:: EXERCISE INSTRUCTIONS ::
a. From the passage on the Presbyterian church in Cebu, list every name under which the school founded by the community in 1948 has been known.
b. Write the next part of the passage on the Presbyterian church in Cebu, continuing after its final sentence.

:: EXERCISE PASSAGE ::
-------
The Board of Foreign Missions of the Presbyterian Church of the United States acquired the three-hectare property on which the church stands, which was then a remote area away from the old city that was predominantly Roman Catholic. Considered as the oldest Presbyterian church in Cebu, its construction began in 1912 and was completed on October 26, 1913. It was donated by Dwight H. Day's wife and named after her mother, Matilda L. Bradford. (Day was the treasurer of the Board of Foreign Missions.) The surrounding structures, such as the Emerson Dormitory (a dormitory for girls), Sneed Dormitory (a separate dormitory for boys), and two residences, that were constructed around the same time did not survive the American bombings during World War II.

Dedicated for the adherents of Protestant faith in the province, the church had interpreters assist religious services that were heard in Cebuano and Chinese.

The church later provided relief to people who were afflicted with leprosy but chose to stay in Cebu instead of moving to Palawan's Culion Leper Colony. In 1948, the community established the Student Christian Center with the goal of providing basic education and forwarding English language teaching. The school was later renamed Cebu Christian School and presently, the Philippine Christian Gospel School.
-------
:: DATA SECTION ::
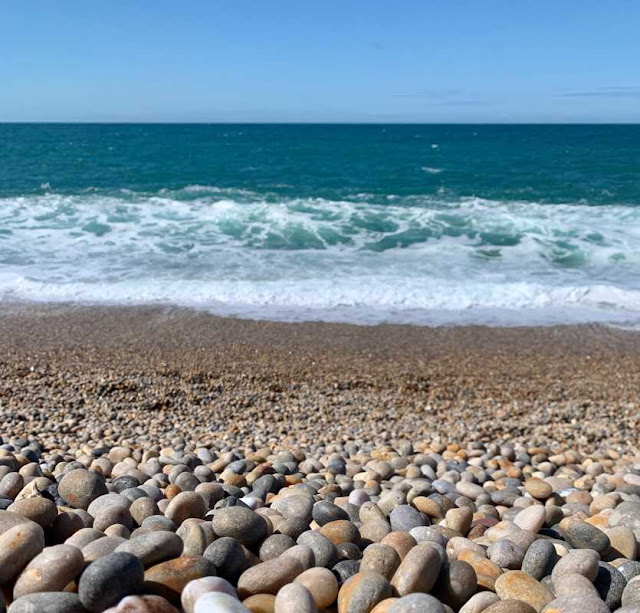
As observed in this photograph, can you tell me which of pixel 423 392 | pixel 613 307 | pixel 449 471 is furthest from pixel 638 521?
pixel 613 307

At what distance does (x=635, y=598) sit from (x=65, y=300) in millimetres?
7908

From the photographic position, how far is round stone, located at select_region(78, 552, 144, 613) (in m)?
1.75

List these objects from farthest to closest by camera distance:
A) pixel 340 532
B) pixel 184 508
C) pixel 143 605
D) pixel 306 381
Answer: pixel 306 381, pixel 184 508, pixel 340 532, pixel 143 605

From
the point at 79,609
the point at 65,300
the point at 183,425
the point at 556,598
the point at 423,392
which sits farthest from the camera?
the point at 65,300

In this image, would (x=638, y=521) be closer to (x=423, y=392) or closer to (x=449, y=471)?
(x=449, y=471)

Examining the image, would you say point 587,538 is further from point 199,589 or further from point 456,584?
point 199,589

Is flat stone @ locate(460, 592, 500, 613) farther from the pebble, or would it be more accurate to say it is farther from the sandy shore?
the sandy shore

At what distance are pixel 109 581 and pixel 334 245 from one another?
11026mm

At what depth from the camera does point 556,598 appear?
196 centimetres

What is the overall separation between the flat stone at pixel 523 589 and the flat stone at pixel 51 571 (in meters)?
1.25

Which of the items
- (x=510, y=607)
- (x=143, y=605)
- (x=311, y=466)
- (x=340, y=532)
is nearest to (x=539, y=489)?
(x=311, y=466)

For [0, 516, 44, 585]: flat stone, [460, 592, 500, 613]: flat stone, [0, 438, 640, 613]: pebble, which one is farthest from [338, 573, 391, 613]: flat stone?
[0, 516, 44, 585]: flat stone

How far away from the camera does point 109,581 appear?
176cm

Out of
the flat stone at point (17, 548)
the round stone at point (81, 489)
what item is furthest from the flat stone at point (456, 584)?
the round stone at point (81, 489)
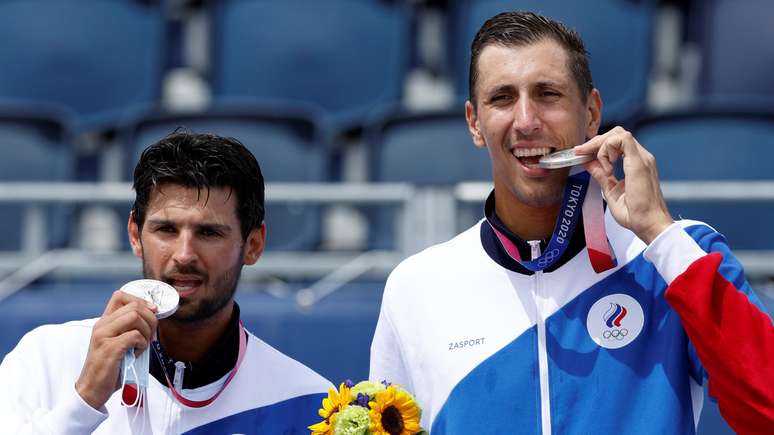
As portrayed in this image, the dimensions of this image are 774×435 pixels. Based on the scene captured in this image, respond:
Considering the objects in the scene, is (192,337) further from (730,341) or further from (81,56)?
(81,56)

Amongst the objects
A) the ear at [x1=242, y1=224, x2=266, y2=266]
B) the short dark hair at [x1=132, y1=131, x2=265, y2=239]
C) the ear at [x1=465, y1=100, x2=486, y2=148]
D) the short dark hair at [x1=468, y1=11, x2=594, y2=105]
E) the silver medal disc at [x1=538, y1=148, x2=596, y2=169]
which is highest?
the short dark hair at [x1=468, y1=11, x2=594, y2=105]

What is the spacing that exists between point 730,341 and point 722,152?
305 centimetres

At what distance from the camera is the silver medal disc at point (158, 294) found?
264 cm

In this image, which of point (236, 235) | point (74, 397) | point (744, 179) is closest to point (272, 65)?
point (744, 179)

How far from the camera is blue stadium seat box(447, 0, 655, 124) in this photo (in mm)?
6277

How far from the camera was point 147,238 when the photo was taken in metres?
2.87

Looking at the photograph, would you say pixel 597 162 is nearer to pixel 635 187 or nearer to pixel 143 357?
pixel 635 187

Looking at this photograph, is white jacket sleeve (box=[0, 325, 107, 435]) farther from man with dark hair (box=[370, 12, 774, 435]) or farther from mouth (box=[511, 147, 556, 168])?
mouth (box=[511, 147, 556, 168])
-------
:: RESPONSE LIST ::
a. Student Christian Center, Cebu Christian School, Philippine Christian Gospel School

b.
A plan for the church's demolition that was drawn up in the 1980s was not implemented due to the opposition by some of the council members. On September 27, 2013, a fundraising campaign was conducted for church renovation purposes in time of its centennial anniversary.

== National historical landmark ==
In 1983, the Cebu City Council declared it as a historical landmark and a year later, it was recognized as a national historical landmark by the National Historical Commission, becoming the only Protestant church in Cebu to be conferred with the designation. In 2013 on occasion of the church's centennial celebration, a historical marker was unveiled.